→ **Trecho do texto**
O longa-metragem coloca o
trabalho de enfermeiras e motoristas de ambulância em contraponto à própria
experiência de Arthur Pratt, aterrorizado diante da ameaça invisível que coloca
em risco a vida de sua própria mulher, grávida do primeiro filho do casal. Ao
longo das cenas, fica clara a falta de uma estrutura básica de saúde capaz de
dar conta de tantos casos. Campanhas de saúde veiculadas em rádio, televisão e
outdoors tentam orientar a população para adotar medidas básicas de higiene e de
cuidados com o corpo daqueles indivíduos que acabaram de morrer em decorrência
da infecção.
No meio de todo o
alvoroço, a história de Mohamed Bangura é a que mais sensibiliza o público:
motorista de ambulância, ele flerta com o ebola desde o início da epidemia e
faz tudo que está ao seu alcance para transportar os pacientes até a unidade de
saúde mais próxima — nem que para isso seja necessário subir o morro e trazer o
doente nas costas. Admirado por seus colegas de trabalho, Bangura é vítima de
seu próprio heroísmo e vira o epicentro de um conflito entre os profissionais
de Serra Leoa e os especialistas estrangeiros, que vieram para ajudar e muitas
vezes acabam desrespeitando hierarquias e costumes locais.
A emergência do ebola
pode aprender significativamente de outra epidemia que assolou o planeta num
passado recente: a AIDS, provocada pelo vírus HIV. Quando os primeiros casos
começaram a ser relatados, entre o final da década de 1970 e o início de 1980,
a doença foi caracterizada pejorativamente de “peste gay”, pois a maioria dos
acometidos eram homens que faziam sexo com outros homens. Durante muito tempo,
a moléstia esteve atrelada somente a esse perfil e ignoraram-se outros grupos
que também eram profundamente afetados pela condição, especialmente as
mulheres.

→ **Enunciado**
Retome o texto sobre o ebola e escreva a continuação a partir da última frase. Os dados são um material à parte, sem relação com o texto sobre o ebola.

Entradas de dados salvas:
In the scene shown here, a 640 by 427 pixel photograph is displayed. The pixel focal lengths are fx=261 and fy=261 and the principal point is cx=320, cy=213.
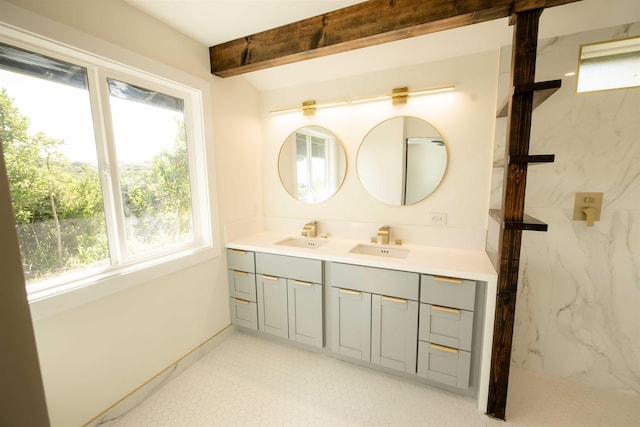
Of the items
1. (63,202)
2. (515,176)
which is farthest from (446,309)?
(63,202)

→ **Resposta escrita**
O média-metragem Mulheres contra a AIDS, de Harriet Hirshorn,
faz uma justa homenagem às ativistas que, desde o início, lutaram para que as
mesmas condições de tratamento da AIDS fossem oferecidas à parcela feminina acometida
pelo vírus. Parece surreal, mas, por longos anos, os remédios e toda a rede de
cuidados e assistência só eram oferecidos aos homens infectados. A
justificativa (absurda) era de que os estudos iniciais haviam sido feitos com
eles.
A obra viaja por diversos
pontos do planeta — de Burundi e Nigéria ao extremo sul dos Estados Unidos — e
conta a história de diversas mulheres HIV positivo que fizeram diferença na
sociedade. Graças ao esforço delas, muitas coisas foram modificadas para melhor
e ajudaram a salvar milhares de vidas. Porém, isso não significa que o trabalho
está concluído: a taxa de infecção vem aumentando no público feminino. Para ter
ideia, elas atualmente já representam 51% dos casos em determinadas regiões do
globo.
Como todos os
documentários selecionados nos provam, a lista de ameaças à saúde é vasta e
precisamos ficar atentos o tempo todo para que nossos direitos mais básicos não
sejam atacados e violados. Mais do que apenas nos alarmar e deixar paranoicos,
os cinco filmes são fontes de inspiração: por mais que esses perigos existam e
estejam à nossa porta, nós temos o poder de lutar contra eles.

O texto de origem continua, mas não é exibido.